The shared task of CoNLL-2002 concerns language-independent named entity recognition. We will concentrate on four types of named entities: persons, locations, organizations and names of miscellaneous entities that do not belong to the previous three groups. The participants of the shared task will be offered training and test data for at least two languages. They will use the data for developing a named-entity recognition system that includes a machine learning component. Information sources other than the training data may be used in this shared task. We are especially interested in methods that can use additional unannotated data for improving their performance (for example co-training).
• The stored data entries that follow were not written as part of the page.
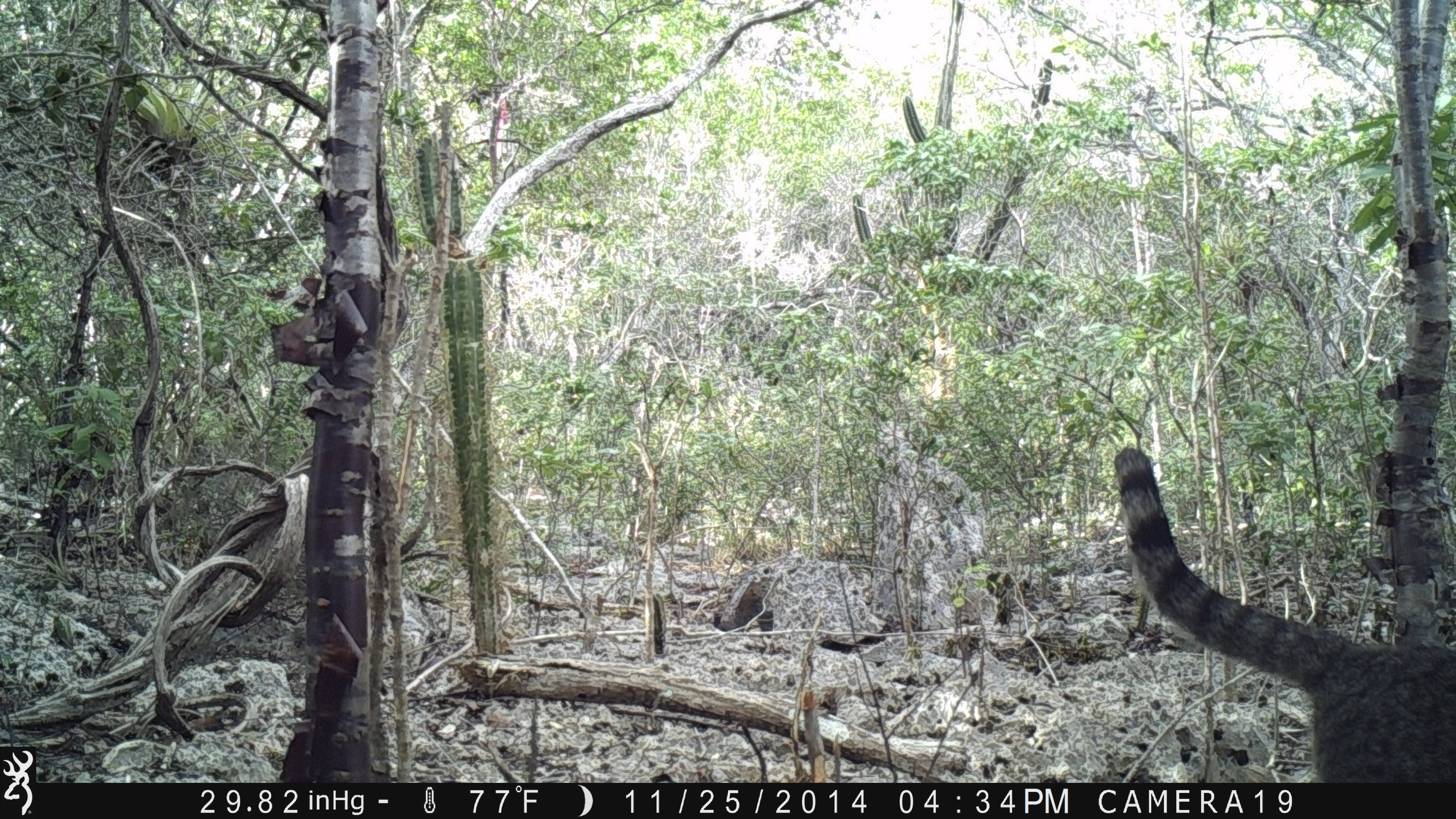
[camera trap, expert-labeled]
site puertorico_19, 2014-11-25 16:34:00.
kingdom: Animalia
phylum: Chordata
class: Mammalia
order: Carnivora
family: Felidae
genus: Felis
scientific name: Felis catus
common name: cat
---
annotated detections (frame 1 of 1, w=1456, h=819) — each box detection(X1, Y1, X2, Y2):
cat: detection(1108, 444, 1455, 781)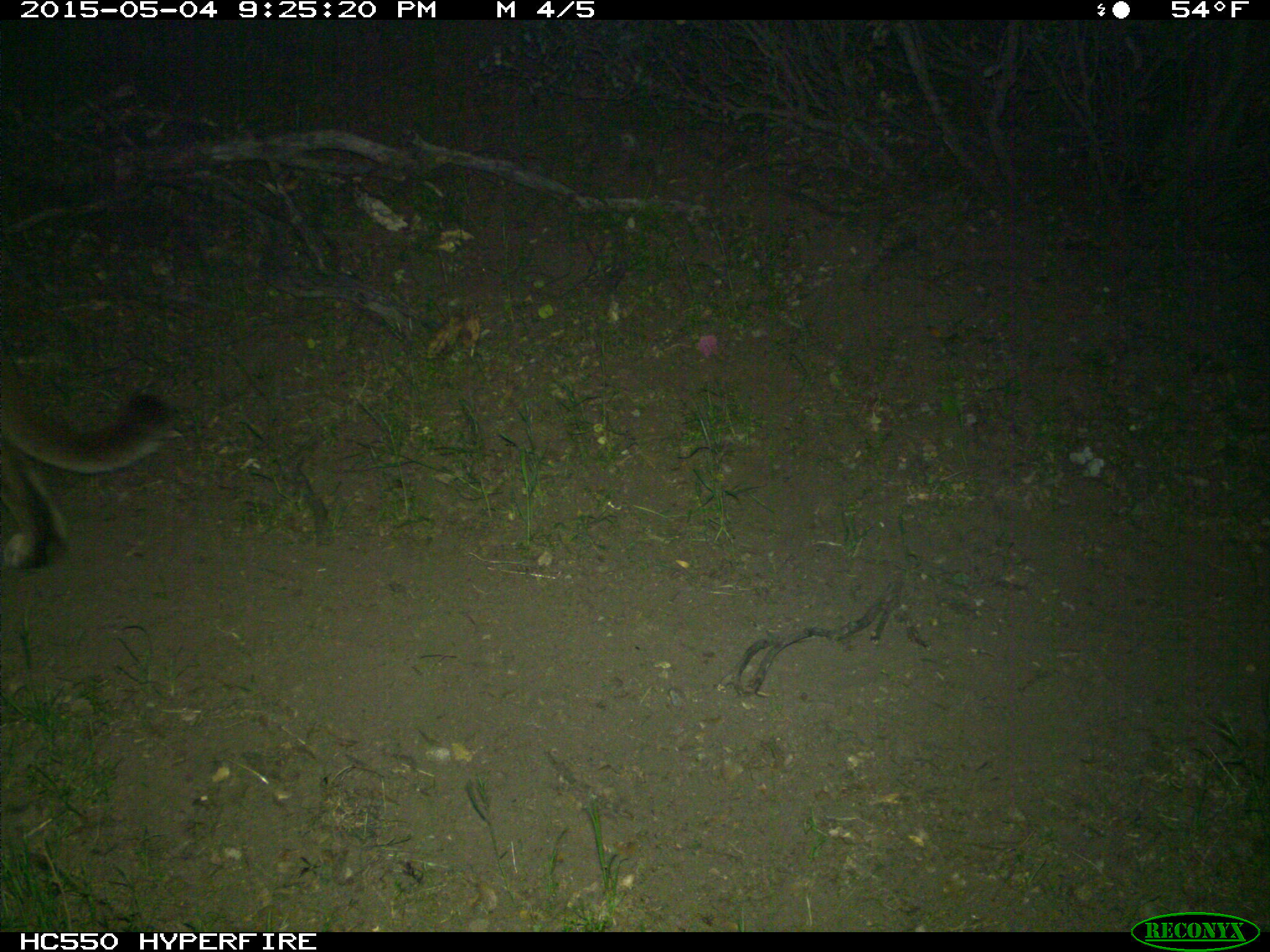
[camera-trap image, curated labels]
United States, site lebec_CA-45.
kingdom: Animalia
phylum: Chordata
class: Mammalia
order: Carnivora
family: Felidae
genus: Puma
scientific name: Puma concolor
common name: mountain lion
Puma concolor (mountain lion).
Named Entity Recognition (NER) is a subtask of Information Extraction. Different NER systems were evaluated as a part of the Sixth Message Understanding Conference in 1995 (MUC6). The target language was English. The participating systems performed well. However, many of them used language-specific resources for performing the task and it is unknown how they would have performed on another language than English [PD97].
After 1995 NER systems have been developed for some European languages and a few Asian languages. There have been at least two studies that have applied one NER system to different languages. Palmer and Day [PD97] have used statistical methods for finding named entities in newswire articles in Chinese, English, French, Japanese, Portuguese and Spanish. They found that the difficulty of the NER task was different for the six languages but that a large part of the task could be performed with simple methods. Cucerzan and Yarowsky [CY99] used both morphological and contextual clues for identifying named entities in English, Greek, Hindi, Rumanian and Turkish. With minimal supervision, they obtained overall F measures between 40 and 70, depending on the languages used.
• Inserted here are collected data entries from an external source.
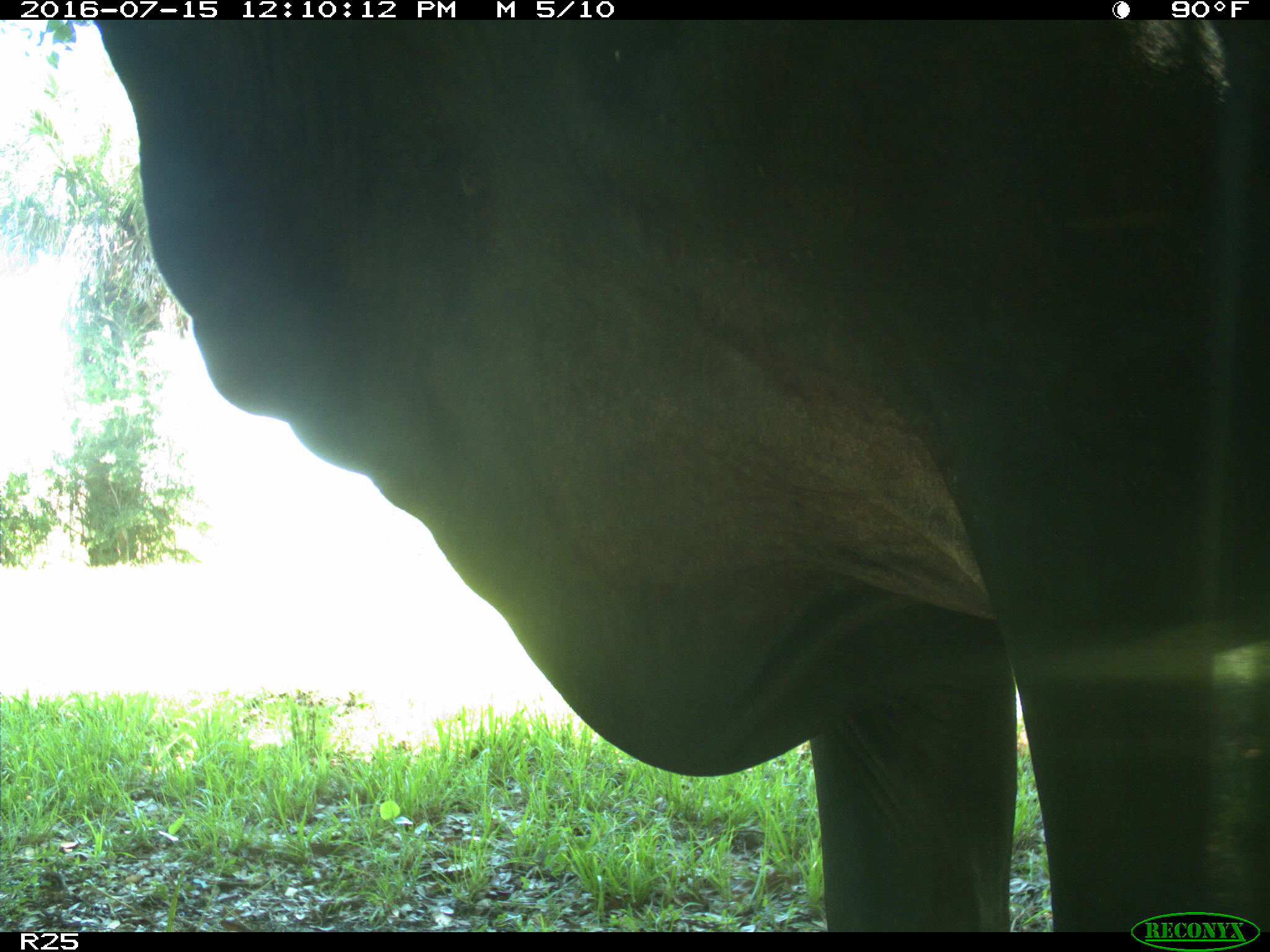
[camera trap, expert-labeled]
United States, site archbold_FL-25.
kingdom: Animalia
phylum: Chordata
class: Mammalia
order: Artiodactyla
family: Bovidae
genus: Bos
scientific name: Bos taurus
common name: domestic cow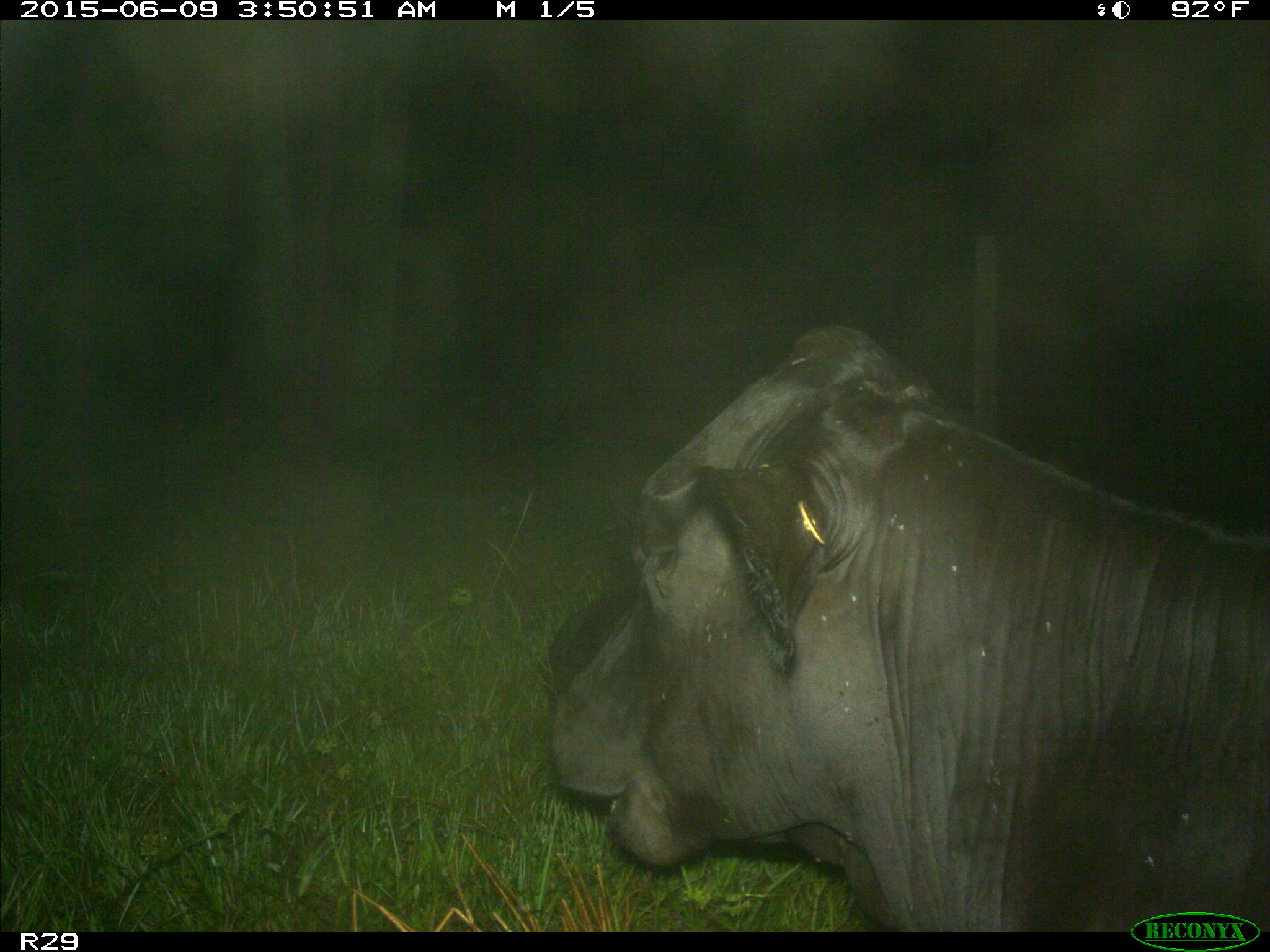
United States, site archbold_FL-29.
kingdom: Animalia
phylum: Chordata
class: Mammalia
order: Artiodactyla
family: Bovidae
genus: Bos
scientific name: Bos taurus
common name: domestic cow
The data consists of two columns separated by a single space. Each word has been put on a separate line and there is an empty line after each sentence. The first item on each line is a word and the second the named entity tag. The tags have the same format as in the chunking task: a B denotes the first item of a phrase and an I any non-initial word. There are four types of phrases: person names (PER), organizations (ORG), locations (LOC) and miscellaneous names (MISC). Here is an example:
        Wolff B-PER
            , O
    currently O
            a O
   journalist O
           in O
    Argentina B-LOC
            , O
       played O
         with O
          Del B-PER
       Bosque I-PER
           in O
          the O
        final O
        years O
           of O
          the O
    seventies O
           in O
         Real B-ORG
       Madrid I-ORG
            . O
The data consists of three files per language: one training file and two test files testa and testb. The first test file will be used in the development phase for finding good parameters for the learning system. The second test file will be used for the final evaluation. Currently there are data files available for two languages: Spanish and Dutch.
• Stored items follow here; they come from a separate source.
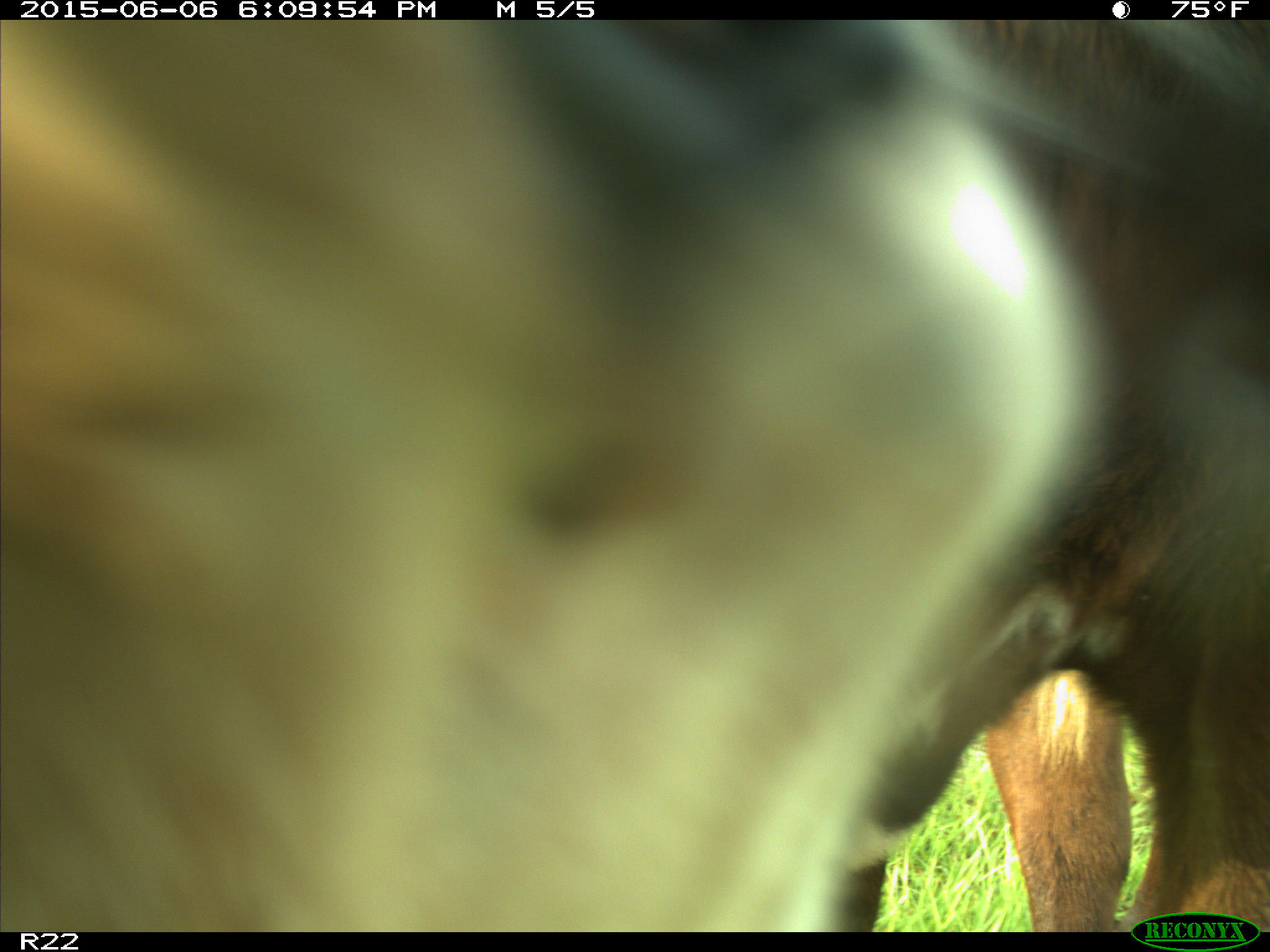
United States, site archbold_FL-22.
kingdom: Animalia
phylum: Chordata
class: Mammalia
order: Artiodactyla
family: Bovidae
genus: Bos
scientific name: Bos taurus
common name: domestic cow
Bos taurus (domestic cow).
The Spanish data is a collection of news wire articles made available by the Spanish EFE News Agency. The articles are from May 2000. The annotation was carried out by the TALP Research Center of the Technical University of Catalonia (UPC) and the Center of Language and Computation (CLiC) of the University of Barcelona (UB), and funded by the European Commission through the NAMIC project (IST-1999-12392).
The Dutch data consist of four editions of the Belgian newspaper "De Morgen" of 2000 (June 2, July 1, August 1 and September 1). The data was annotated as a part of the Atranos project at the University of Antwerp.
If your have data for other languages that you would like to make available, please contact erikt@uia.ua.ac.be We are interested in tokenized text files containing about 250,000 words for which the named entities (names of persons, organizations, locations and other) have been marked up.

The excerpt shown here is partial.